>> START Text provided

But they weren’t Kiwanians.
They were the daughters, jaunting along to help dad’s club deliver hot meals and compassion’s warmth to lonely, elderly shut-ins. They were daughters who wanted to have a heart as big as their fathers’—to make a difference.
But they weren’t Kiwanians.
Until July 7, 1987—the day delegates at the 72nd Kiwanis International Convention in Washington, DC, voted overwhelmingly to allow women into membership.
Twenty years have passed since that historic decision. And while women are still acting as club secretaries, baking cakes for Christmas parties, and joining their dads in service projects, they’re also heading committees, running lucrative club fundraisers, and paving the way as presidents, district governors, and International-level leaders. To borrow an old ad slogan, when it comes to female members: Kiwanis, you’ve come a long way, baby.

>> END Text provided

* Task to complete:
From the text on women joining Kiwanis, list every activity that the sentence beginning "And while women are still" says women are doing.

>> START Supplied data

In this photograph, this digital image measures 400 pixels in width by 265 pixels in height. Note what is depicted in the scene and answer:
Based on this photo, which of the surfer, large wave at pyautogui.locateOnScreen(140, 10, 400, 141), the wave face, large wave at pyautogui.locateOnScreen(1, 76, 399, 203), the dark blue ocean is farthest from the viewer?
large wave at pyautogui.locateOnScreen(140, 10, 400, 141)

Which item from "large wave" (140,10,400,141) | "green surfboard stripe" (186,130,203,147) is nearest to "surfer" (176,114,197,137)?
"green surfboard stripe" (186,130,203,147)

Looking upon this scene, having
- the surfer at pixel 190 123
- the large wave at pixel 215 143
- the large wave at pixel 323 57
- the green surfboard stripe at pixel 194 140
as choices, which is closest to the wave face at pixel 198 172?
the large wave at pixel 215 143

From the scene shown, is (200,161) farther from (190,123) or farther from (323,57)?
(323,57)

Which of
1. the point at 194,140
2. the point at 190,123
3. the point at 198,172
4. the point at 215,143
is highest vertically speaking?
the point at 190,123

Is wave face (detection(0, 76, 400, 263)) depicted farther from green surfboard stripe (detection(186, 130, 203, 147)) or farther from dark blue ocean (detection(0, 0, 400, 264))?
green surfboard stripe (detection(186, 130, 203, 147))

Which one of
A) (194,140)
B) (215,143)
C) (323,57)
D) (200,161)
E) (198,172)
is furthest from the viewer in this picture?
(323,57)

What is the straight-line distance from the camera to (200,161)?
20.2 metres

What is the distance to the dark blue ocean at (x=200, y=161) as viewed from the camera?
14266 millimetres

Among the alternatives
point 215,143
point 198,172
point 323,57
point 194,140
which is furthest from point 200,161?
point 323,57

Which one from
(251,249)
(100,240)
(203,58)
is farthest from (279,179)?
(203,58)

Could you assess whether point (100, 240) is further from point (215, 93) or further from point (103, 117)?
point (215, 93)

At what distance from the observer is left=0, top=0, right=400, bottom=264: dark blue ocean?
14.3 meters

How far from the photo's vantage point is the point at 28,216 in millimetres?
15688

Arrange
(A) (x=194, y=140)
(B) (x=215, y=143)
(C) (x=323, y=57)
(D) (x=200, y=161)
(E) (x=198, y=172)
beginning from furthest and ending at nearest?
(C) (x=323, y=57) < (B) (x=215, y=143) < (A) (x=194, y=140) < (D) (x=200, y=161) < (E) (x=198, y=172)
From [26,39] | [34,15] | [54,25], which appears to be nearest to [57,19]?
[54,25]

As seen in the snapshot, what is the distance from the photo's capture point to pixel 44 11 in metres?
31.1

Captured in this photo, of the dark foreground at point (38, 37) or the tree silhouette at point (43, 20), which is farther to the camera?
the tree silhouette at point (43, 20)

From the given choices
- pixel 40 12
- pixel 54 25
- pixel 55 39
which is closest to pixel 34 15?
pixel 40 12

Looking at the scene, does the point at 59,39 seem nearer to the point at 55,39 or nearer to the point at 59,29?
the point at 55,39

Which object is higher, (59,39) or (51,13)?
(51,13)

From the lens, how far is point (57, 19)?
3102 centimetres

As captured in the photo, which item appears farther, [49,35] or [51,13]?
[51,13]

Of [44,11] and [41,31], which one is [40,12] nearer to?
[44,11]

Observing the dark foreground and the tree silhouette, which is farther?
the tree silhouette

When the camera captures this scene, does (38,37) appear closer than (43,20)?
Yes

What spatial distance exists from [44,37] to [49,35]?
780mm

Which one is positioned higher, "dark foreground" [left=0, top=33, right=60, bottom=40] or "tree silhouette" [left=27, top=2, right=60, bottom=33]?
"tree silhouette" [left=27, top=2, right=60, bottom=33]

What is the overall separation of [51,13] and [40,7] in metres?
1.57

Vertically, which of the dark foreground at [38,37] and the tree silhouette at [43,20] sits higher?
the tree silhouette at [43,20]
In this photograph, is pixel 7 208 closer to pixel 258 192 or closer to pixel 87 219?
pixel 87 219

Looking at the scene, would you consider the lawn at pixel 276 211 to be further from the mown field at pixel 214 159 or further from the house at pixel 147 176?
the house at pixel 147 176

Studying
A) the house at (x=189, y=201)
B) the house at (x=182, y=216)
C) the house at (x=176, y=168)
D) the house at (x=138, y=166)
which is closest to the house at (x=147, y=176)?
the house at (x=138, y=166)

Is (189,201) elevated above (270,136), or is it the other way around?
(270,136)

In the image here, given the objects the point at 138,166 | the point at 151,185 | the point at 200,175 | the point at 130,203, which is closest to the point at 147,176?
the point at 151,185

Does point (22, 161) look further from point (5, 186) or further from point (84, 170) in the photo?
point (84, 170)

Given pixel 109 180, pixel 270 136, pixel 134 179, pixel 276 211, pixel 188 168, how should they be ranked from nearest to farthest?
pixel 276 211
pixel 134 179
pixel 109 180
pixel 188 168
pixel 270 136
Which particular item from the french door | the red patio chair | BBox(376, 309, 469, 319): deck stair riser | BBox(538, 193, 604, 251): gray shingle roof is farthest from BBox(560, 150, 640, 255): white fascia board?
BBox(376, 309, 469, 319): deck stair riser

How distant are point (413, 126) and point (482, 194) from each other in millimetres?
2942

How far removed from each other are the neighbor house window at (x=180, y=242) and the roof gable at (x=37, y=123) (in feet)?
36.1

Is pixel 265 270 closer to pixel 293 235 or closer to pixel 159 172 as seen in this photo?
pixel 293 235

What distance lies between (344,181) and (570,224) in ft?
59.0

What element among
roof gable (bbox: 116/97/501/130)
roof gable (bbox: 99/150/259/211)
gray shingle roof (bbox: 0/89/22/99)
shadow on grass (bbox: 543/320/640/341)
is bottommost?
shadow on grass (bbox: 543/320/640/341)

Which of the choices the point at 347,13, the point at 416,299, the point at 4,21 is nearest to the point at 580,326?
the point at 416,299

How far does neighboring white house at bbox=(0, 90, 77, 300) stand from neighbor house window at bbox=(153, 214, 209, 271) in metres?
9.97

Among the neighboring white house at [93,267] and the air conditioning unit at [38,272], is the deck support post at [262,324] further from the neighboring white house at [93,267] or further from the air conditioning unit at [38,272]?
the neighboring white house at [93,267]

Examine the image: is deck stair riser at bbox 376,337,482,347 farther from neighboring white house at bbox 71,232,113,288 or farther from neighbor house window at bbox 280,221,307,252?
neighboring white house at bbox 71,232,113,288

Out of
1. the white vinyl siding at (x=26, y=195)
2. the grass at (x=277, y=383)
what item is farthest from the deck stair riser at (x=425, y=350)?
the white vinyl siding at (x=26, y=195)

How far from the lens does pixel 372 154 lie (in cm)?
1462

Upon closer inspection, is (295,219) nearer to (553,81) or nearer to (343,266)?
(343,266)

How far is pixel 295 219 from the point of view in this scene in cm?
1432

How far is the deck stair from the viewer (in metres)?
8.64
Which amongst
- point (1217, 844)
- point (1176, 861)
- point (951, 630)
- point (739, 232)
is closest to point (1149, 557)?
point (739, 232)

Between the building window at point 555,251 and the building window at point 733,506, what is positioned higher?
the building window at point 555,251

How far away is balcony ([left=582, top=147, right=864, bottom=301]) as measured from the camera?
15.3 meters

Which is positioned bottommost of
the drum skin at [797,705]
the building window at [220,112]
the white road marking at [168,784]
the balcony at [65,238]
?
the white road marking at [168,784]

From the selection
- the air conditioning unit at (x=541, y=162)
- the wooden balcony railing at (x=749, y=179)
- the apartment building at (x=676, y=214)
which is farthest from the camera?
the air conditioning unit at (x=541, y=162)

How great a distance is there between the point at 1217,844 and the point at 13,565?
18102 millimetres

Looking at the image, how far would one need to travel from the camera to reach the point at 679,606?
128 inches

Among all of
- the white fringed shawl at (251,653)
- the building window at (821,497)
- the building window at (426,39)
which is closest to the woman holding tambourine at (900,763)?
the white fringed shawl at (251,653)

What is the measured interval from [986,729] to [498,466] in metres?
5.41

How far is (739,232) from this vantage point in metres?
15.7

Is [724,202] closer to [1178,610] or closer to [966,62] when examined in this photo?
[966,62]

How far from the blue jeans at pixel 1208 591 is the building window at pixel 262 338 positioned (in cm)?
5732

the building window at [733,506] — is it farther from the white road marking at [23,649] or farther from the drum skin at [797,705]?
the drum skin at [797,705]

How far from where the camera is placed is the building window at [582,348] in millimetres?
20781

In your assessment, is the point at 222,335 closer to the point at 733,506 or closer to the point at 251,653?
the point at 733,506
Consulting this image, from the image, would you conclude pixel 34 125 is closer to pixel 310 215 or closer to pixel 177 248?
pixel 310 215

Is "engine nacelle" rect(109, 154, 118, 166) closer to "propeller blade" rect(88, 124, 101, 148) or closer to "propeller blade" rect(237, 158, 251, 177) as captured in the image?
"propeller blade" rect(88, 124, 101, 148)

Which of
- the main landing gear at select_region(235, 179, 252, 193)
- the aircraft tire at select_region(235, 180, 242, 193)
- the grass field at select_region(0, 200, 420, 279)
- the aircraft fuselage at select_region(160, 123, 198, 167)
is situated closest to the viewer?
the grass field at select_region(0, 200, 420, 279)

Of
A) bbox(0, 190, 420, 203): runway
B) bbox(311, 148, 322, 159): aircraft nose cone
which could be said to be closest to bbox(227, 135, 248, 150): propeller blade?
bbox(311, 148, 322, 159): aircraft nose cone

>> END Supplied data

* Reply to the exercise:
- Acting as club secretaries
- Baking cakes for Christmas parties
- Joining their dads in service projects
- Heading committees
- Running lucrative club fundraisers
- Paving the way as presidents, district governors, and International-level leaders